How is it we can be so sure that we’ve seen, heard, or experienced what we think we have? In a magic trick, the things you don’t see or think you see have a culmination, because at the end of the trick there’s an effect. But if life works the same way, and I believe it does, then a percentage of our lives is a fiction. There’s no way to know whether anything we have seen or experienced is real or imagined.
Martin’s story takes us into the world of Harry Houdini. We hear about his life, his secrets, and his strong disbelief in spiritualism. We hear about his dealings with the Romanov family, Sir Arthur Conan Doyle, and the head of the Secret Service. But, what Martin knows that no one else does is that: “I didn’t just kill Harry Houdini. I killed him twice.” This is the story he wants to tell.
My interest in magic has been lifelong; as a boy I was fascinated by any trick, no matter how poorly executed. My father laughed at this. He thought I was a fool, easily manipulated, but he wasn’t seeing what I saw. Even with the worst of magicians I saw wonder. It didn’t matter that I knew how the trick was done, or how inexpert their methods were. That wasn’t the point. They made me believe there was more to the world than I was able to see. Or better, that it was possible for multiple worlds to exist at once.
While Houdini commands attention and exudes confidence, Martin feels useless and inadequate. Yet, he has a big part to play in his life, whether he can remember it or not. This story shows us that love is stronger than feelings of inadequacy, grief, fame, magic, and even the presence or absence of memories.
If you enjoy magic and/or spiritualism at all, or have ever been interested in Houdini and his methods, you should read this book. It is packed full of Houdini and the era in which he lived. To make things even better, we have Martin Strauss as our guide, reminding us along the way that things aren’t always as they seem, and that we can’t always trust our memories to be what we think they are. I highly recommend this entertaining, thought-provoking novel.

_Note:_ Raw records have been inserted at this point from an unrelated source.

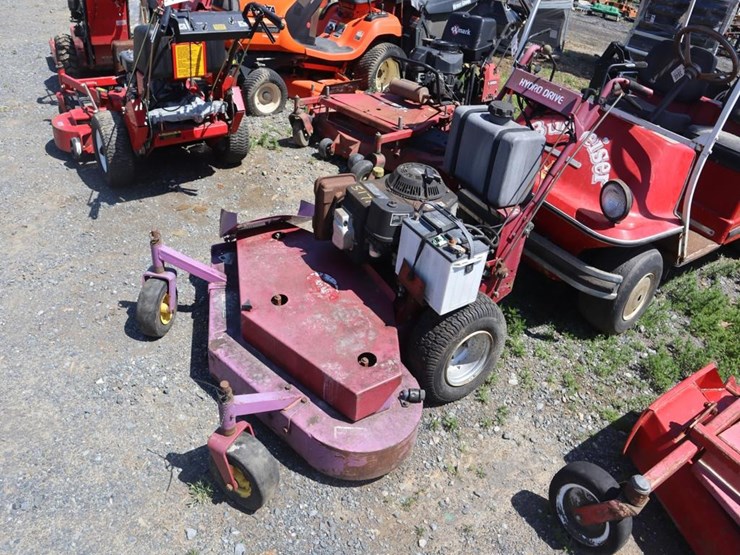 shandong-xinya-ind.-hei48-walk-behind-mower-image-4
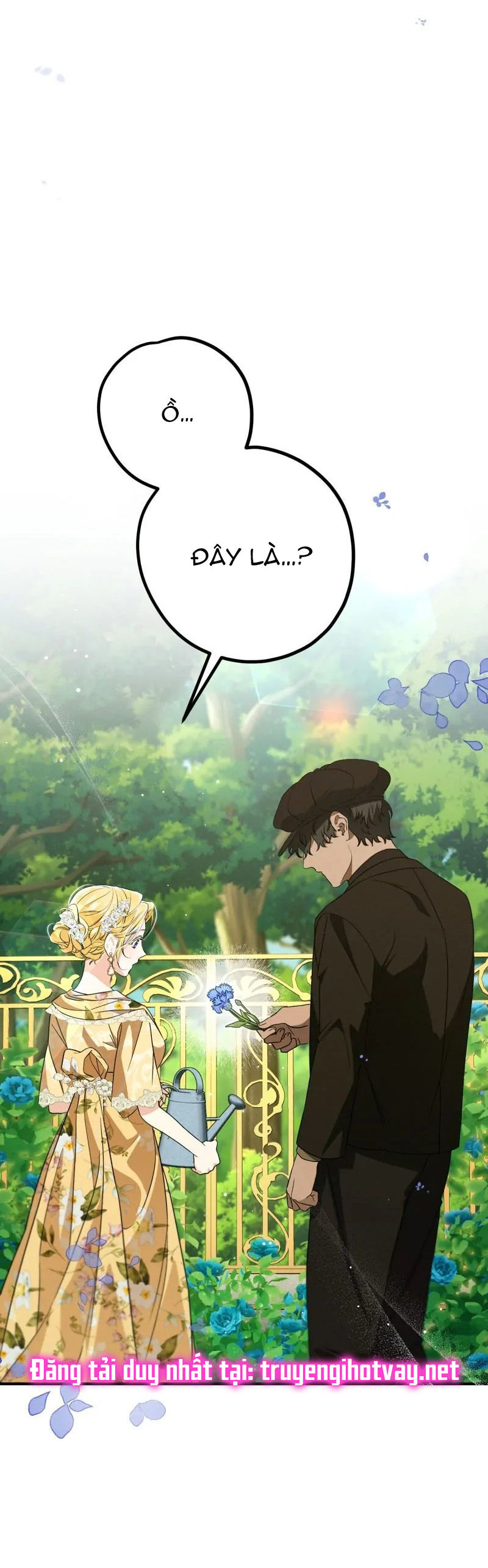 [18+] Dinh Thự Của Dã Thú Chap Chapter 40.1-[18+] Dinh Thự Của Dã Thú - Next Chap 84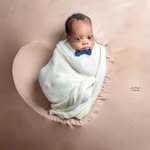 Israel Oluwafirekanmi - @keeping_up_with_mitchell - Instagram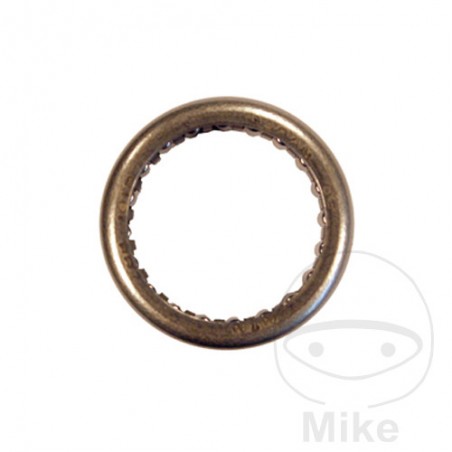 NTN Bearing Needle Cage HK1812 742.27.69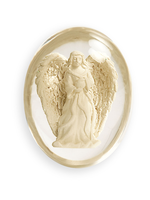 Quanta Angelight Worry Stone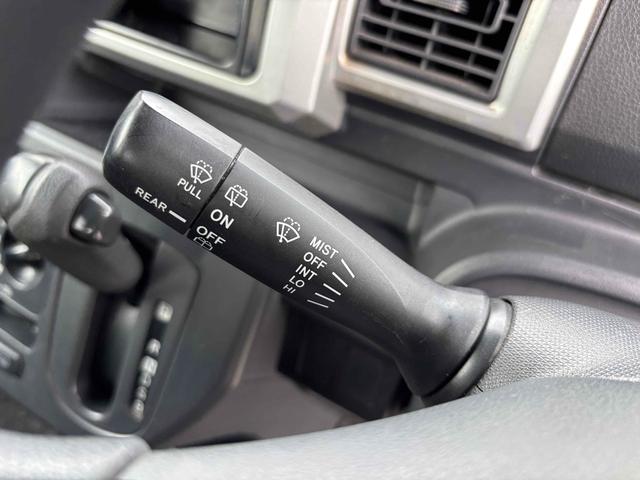 ウェイク D ワンオーナー 両側スライドドア LEDヘッドランプ キーレスエントリー アイドリングストップ 電動格納ミラー ベンチシート CVT ABS ESC 衝突安全ボディ エアコン パワーステアリング(40枚目)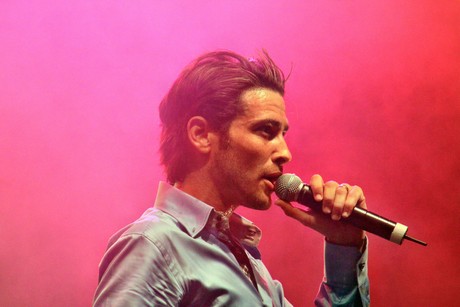amir-fay-gutman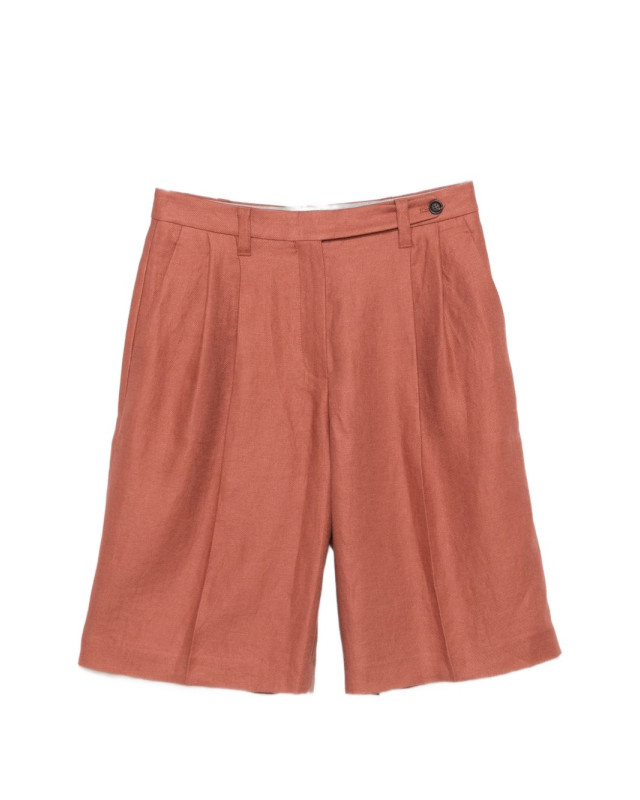 BRUNELLO CUCINELLI MH527P9183 C8604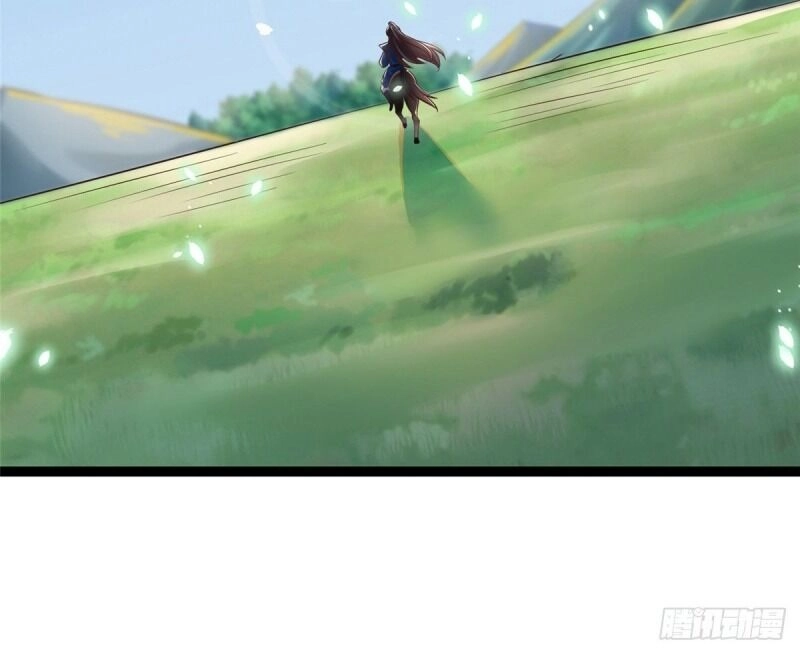 Bạo Manh Tiểu Tiên Chapter 53 - 30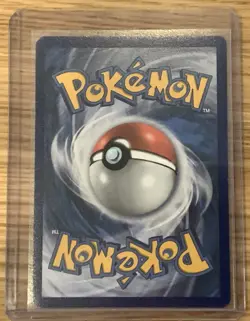 Pokemon Rare Candy Secret Rare Full Art Holo Trainer-Item Card 165/145 - Image 2
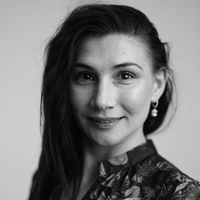 Rosu Sandra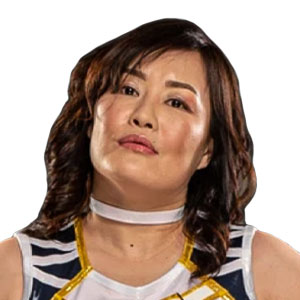 Emi Sakura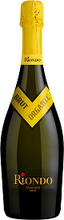 Riondo Organic Spumante
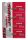 Sram Kettenverschlussglied Set/4St. Power Link 9-fach gold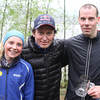 Hovem_0303_Dagens_helter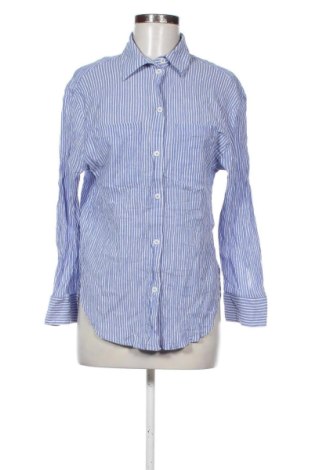 Cămașă de femei H&M, Mărime S, Culoare Multicolor, Preț 79,99 Lei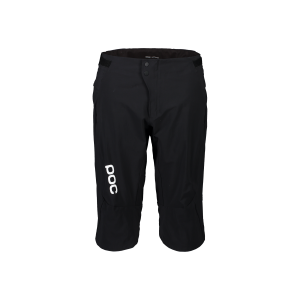 Damskie spodenki rowerowe POC - W'S INFINITE ALL- MOUNTAIN Uranium Black R: XS 2025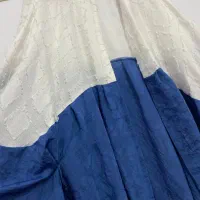 مانتو مزونی|لباس|آبادان, |دیوار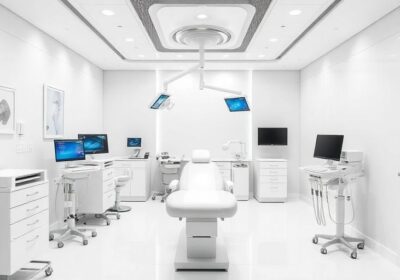 clinic-3-BxXvpTeI-1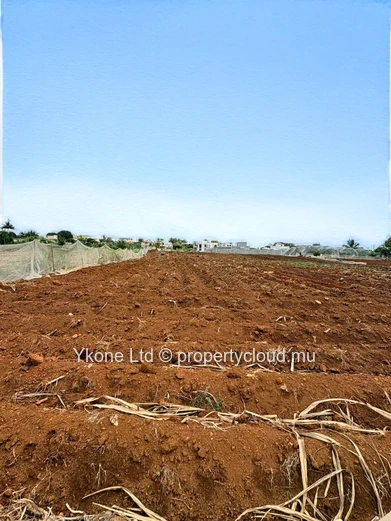 Residential Land For Sale In Lalmatie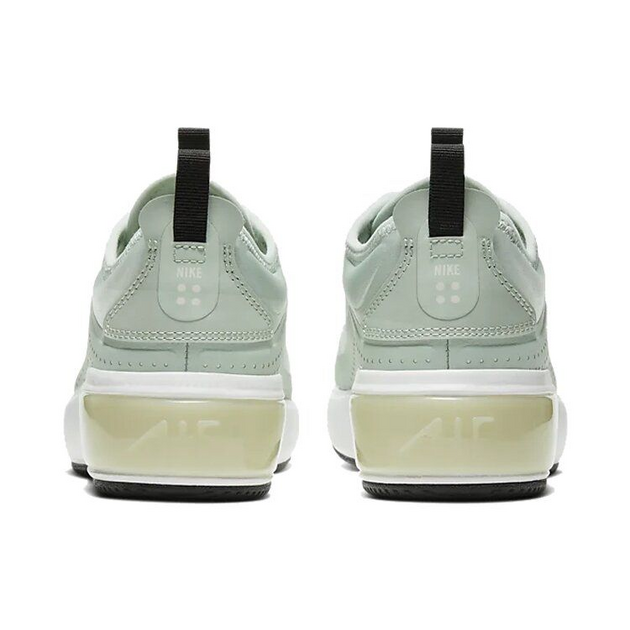 Nike Air Max Dia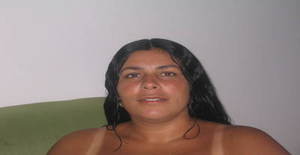 Lobinha_32 45 anos Sou de Sobradinho/Distrito Federal, Procuro Encontros Amizade com Homem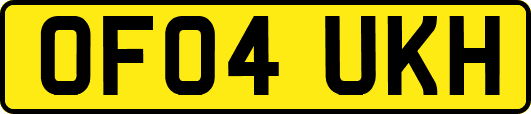 OF04UKH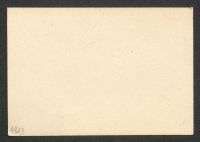 A 12976_I_4823r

Magic that is not real magic affects us because it mirrors our existence. We know that what we see isn’t as it seems, but we want it to be and want to understand it. We want to be fooled, and then want to know how we were fooled. We cannot prevent our minds from trying to figure out how the trick was done. I believe this is more than just intellectual curiosity. We strive for immortality in the face of its impossibility.
If I’ve learned anything in my life it’s that magicians aren’t the only ones hiding their identities from the world.
“It’s like you said. Not everything is reversible.” “That’s true. But almost everything is forgivable.”
A couple of months ago I read, and loved, The Cellist of Sarajevo, also by Steven Galloway. This one is very different, but I found myself just as captivated by it. I hope it gets the attention that it deserves.